§ **TEXT PASSAGE**
- - -

I love my hometown. It's a small town in the mountains - rainy springs, hot summers, Indian autumns and cold snowy winters. I came back home as soon as I got my university degree. I was lucky enough to travel all across Europe but I am always happy to come back home. Not sure why I am so attached to it - I could have live in many European metropolises but I chose this small town :)

Laurie G said...

I grew up in Two Rivers, Wisonsin a small city with a population of approximately 12,000 people. It was a very safe community. I biked and walked everywhere. We never even locked our doors! It is know as "The coolest spot in Wisconsin" as it's located on a peninsula which juts out into Lake Michigan. We have gorgeous sunrises, scenic views and a long sandy white beach which goes on for miles. There are kite flying events, band concerts in the park and the famous ice cream sundae festival. Two Rivers is known for inventing the chocolate covered ice cream sundae! There is a July 4th Snow Festival with a highlight of a dump truck full of snow. When I went to college I had a lot of sweaters. I didn't realize that it was unusual to need one year round. Summer nights could get very chilly. I learned how to swim in numbing Lake Michigan waters. It was a nice place to grow up. In the summer time, I return to Wisconsin, I live about 2 hours away. My mom has lived in TR her whole life, 88 years in June.

There is a state forrest for camping right outside the city, also located right on Lake Michigan. My daughter and I both had our wedding receptions at the Lighthouse Inn also on the lake with areception hall room with windows overlooking the lake.

There are places to rent bikes, art galleries, a historic fishing village, nature hikes at Woodland Dunes.

It's located 35 miles from Green Bay, 2 hours from Milwaukee and 1 hour from Door County.

It was a great place to grow up.

traveler said...

I enjoyed your descriptive and lovely post today. We moved away from my home which was a large metropolis with charm, and historic importance years ago and moved to a medium city in the Southwest which is unique and historic. The climate is ideal, the skies blue, sunshine predominates with the primo balloon fiesta on earth.

petite said...

- - -

§ **DATA RECORDS**
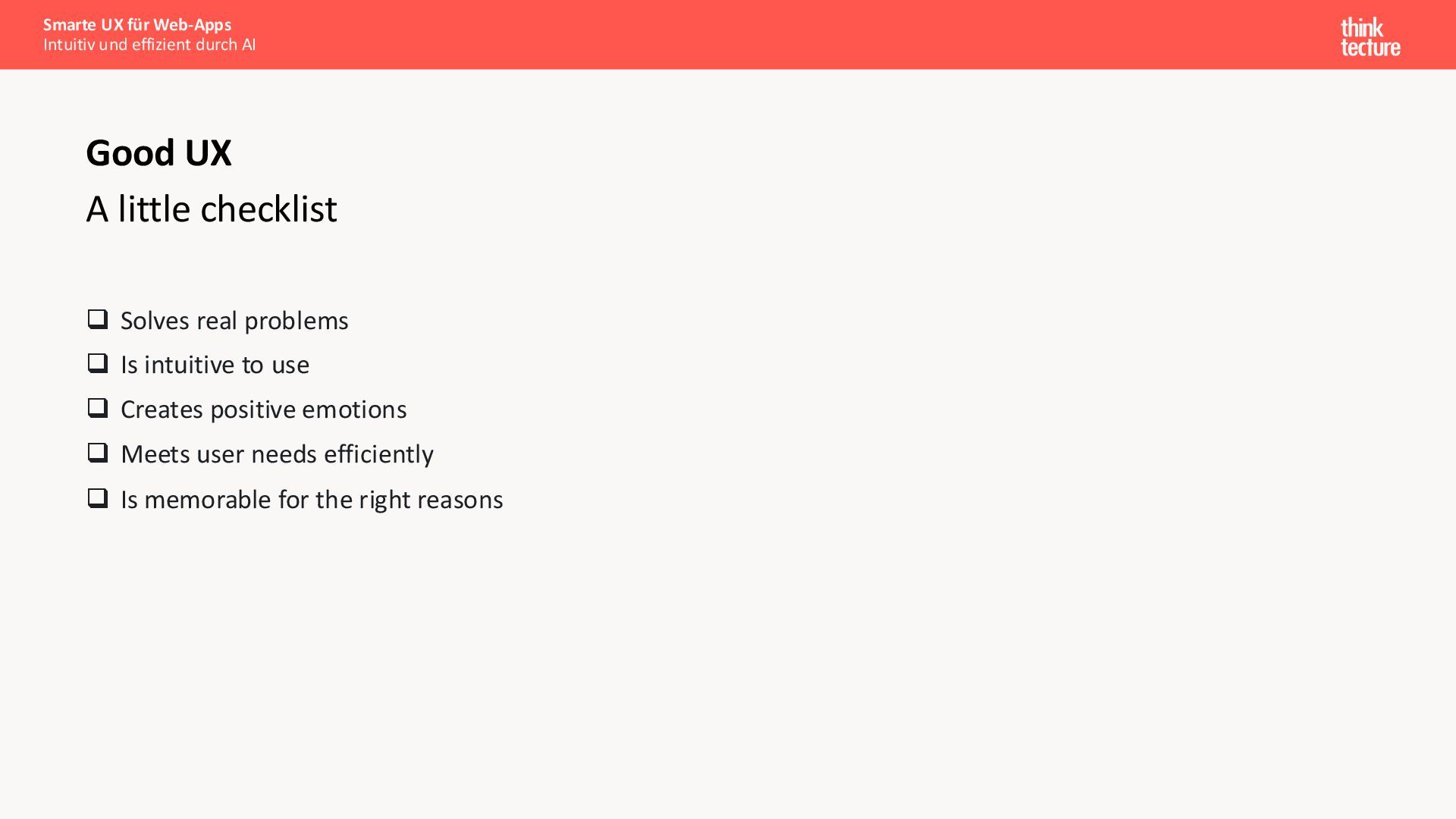 Smarte UX für Web-Apps
Intuitiv und effizient durch AI

think
tecture

Good UX
A little checklist

❑ Solves real problems
❑ Is intuitive to use
❑ Creates positive emotions
❑ Meets user needs efficiently
❑ Is memorable for the right reasons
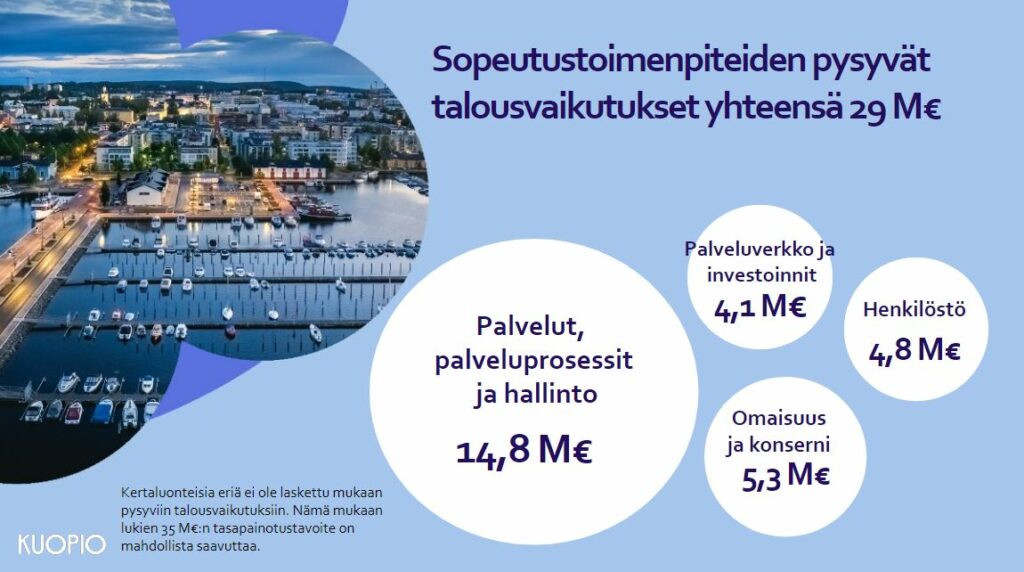 Sopeutustoimenpiteiden pysyvät talousvaikutukset yhteensä 29 M€

Palvelut, palveluprosessit ja hallinto

14,8 M€

Palveluverkko ja investoinnit

4,1 M€

Henkilöstö

4,8 M€

Omaisuus ja konserni

5,3 M€

Kertaluonteisia eriä ei ole laskettu mukaan pysyviin talousvaikutuksiin. Nämä mukaan lukien 35 M€:n tasapainotustavoite on mahdollista saavuttaa.

KUOPIO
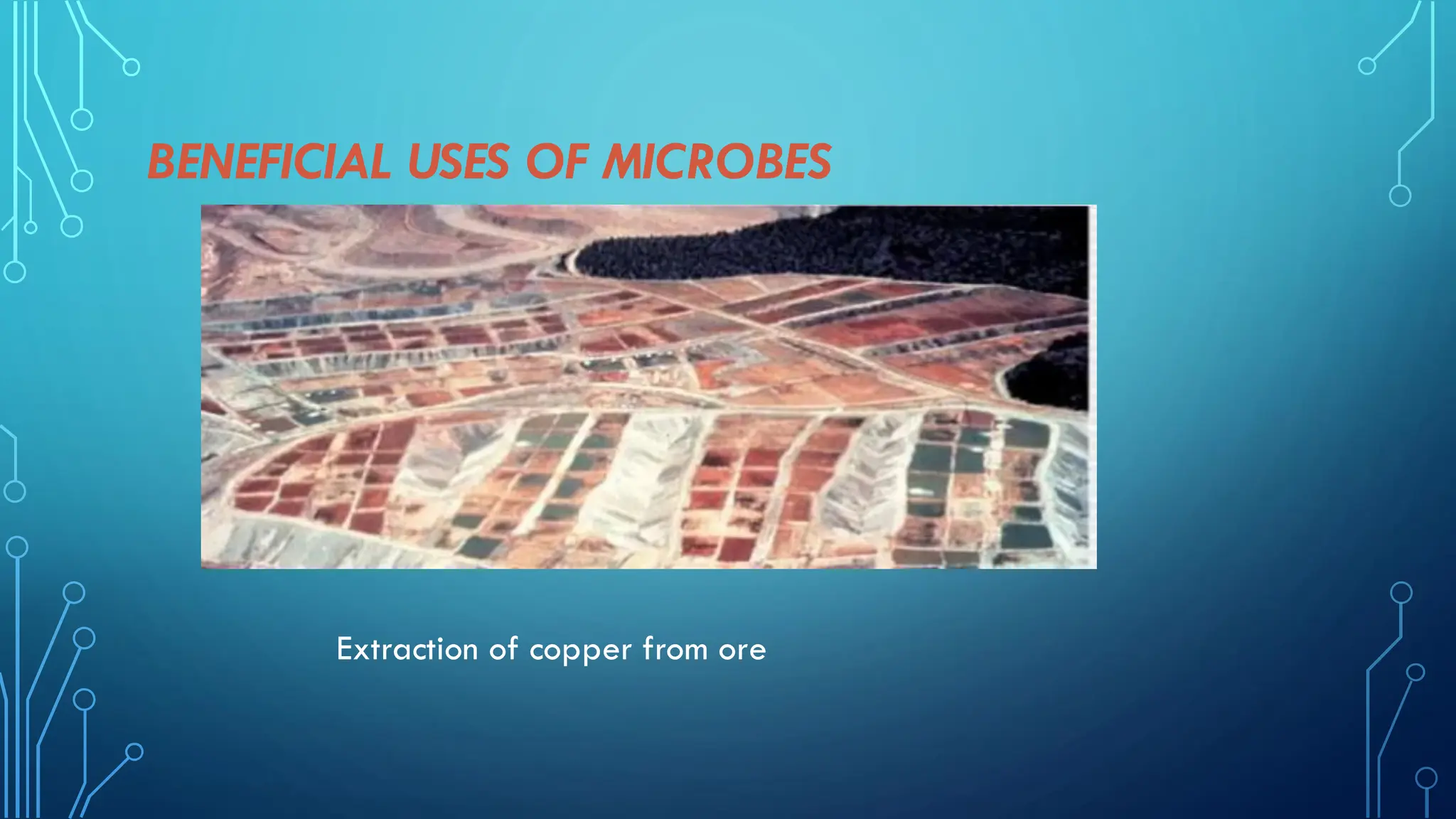 BENEFICIAL USES OF MICROBES

Extraction of copper from ore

- - -

§ **REQUIRED TASKS**
a – Print the part of the hometown comments starting with "There is a state" and going on through "fiesta on earth.".
b – Carry on the hometown comments from the point where they stop.
The material has no connection to the hometown comments.

§ **ANSWERS FOR THE EXERCISE**
a –
There is a state forrest for camping right outside the city, also located right on Lake Michigan. My daughter and I both had our wedding receptions at the Lighthouse Inn also on the lake with areception hall room with windows overlooking the lake.

There are places to rent bikes, art galleries, a historic fishing village, nature hikes at Woodland Dunes.

It's located 35 miles from Green Bay, 2 hours from Milwaukee and 1 hour from Door County.

It was a great place to grow up.

traveler said...

I enjoyed your descriptive and lovely post today. We moved away from my home which was a large metropolis with charm, and historic importance years ago and moved to a medium city in the Southwest which is unique and historic. The climate is ideal, the skies blue, sunshine predominates with the primo balloon fiesta on earth.

b –
The city where I was born and lived most of my life is an interesting and fascinating place. When we left I looked forward to the new city and setting. A total contrast in everyway but a beautiful experience living in the foothills of the Rockies. Climate is easier and horizon stretches on forever both of which I appreciate greatly.

Lil said...

My hometown is known as The City of Roses. There is a historic residential part of the city that has five park/gardens interspersed. The green areas are well tended rose gardens and a rhododendron garden. I loved seeing those areas in full bloom. In the downtown area, weekends were often spent wandering the large local crafts and food market/fair. And when the weather was poor, we would head over to the main library and escape to faraway places with dashing characters showing us the way to adventure. I no longer live in my hometown, but I do love it dearly.

Chrisbails said...

I live in a small town in Iowa. I grew up in a town about 1/2 from where I live now. The city I was born and raised in. I think the 4th largest city in Iowa. I love the smaller town. My kids go to a smaller school. I feel that they will not get lost in the system living in this small town. My son has autism and needs that little extra help. I also love because there is a bunch of small towns around. There are 3 small libraries and always have something to read. Would love to win. thanks for the giveaway.
christinebails@yahoo.com

Na said...

It sounds like Spring has reached many places. Yesterday, the weather was bright, sunny and clear. Today it's cloudy and rainy. I don't mind since the rain will give the flowers a chance to bloom with the seedlings taking root. I know what you mean about taking a breath fo fresh air. When I smell wet grass and gravel this season comes to mind.
Cambonified(at)yahoo(dot)com

Laney4 said...

My home town, like many others', was a great place to grow up. I have lived half an hour away for over half my life now, but I still return many times every year.
One of the things I appreciate about my home town is that they hold a reunion of sorts (via a street fair) the last weekend of every September. Kids come home to see their parents, then line up downtown to reconnect before the parade comes through. That night, there's dancing in the arena with a local band.
Good times abound.

runner10 said...

I grew up in the country and still live in the. Country. I love everything about it. I love the smell of grass and the flowers blooming. It is a beautiful time of year. I live at the end of a country road. I love to get home and escape from the crazy world.

Jane said...

Congrats on the new series, Lori. I'm a city girl. The Big Apple has always been my home. We get to enjoy all four seasons. There's something for everyone in NYC.

Leni said...

I still live in my hometown. We have all the seasonal changes that are related to New England. Well, this winter was the mildest one that I've ever known.
Our town used to be an industrial one, but now all of the factories are closed and sitting vacant. There's talk about rebuilding, but we'll just have to see :)

Barbara E. said...

I live in Orlando, so the weather here is a short stretch of cooler weather with low or no humidity for winter (hardly any rain), and the rest of the time it's 80's and 90's with a lot of humidity, lots of thunder showers and a lot of lightening. The one thing I think Orlando does better than anywhere else is entertainment/amusement. We have four Disney parks, two Universal parks and SeaWorld in the immediate area, plus water parks like SeaWorld's Aquatica and several at Disney, and lots of smaller attractions and things to do. Whenever I have time to spare, I never run out of places to go.

Mary Anne Landers said...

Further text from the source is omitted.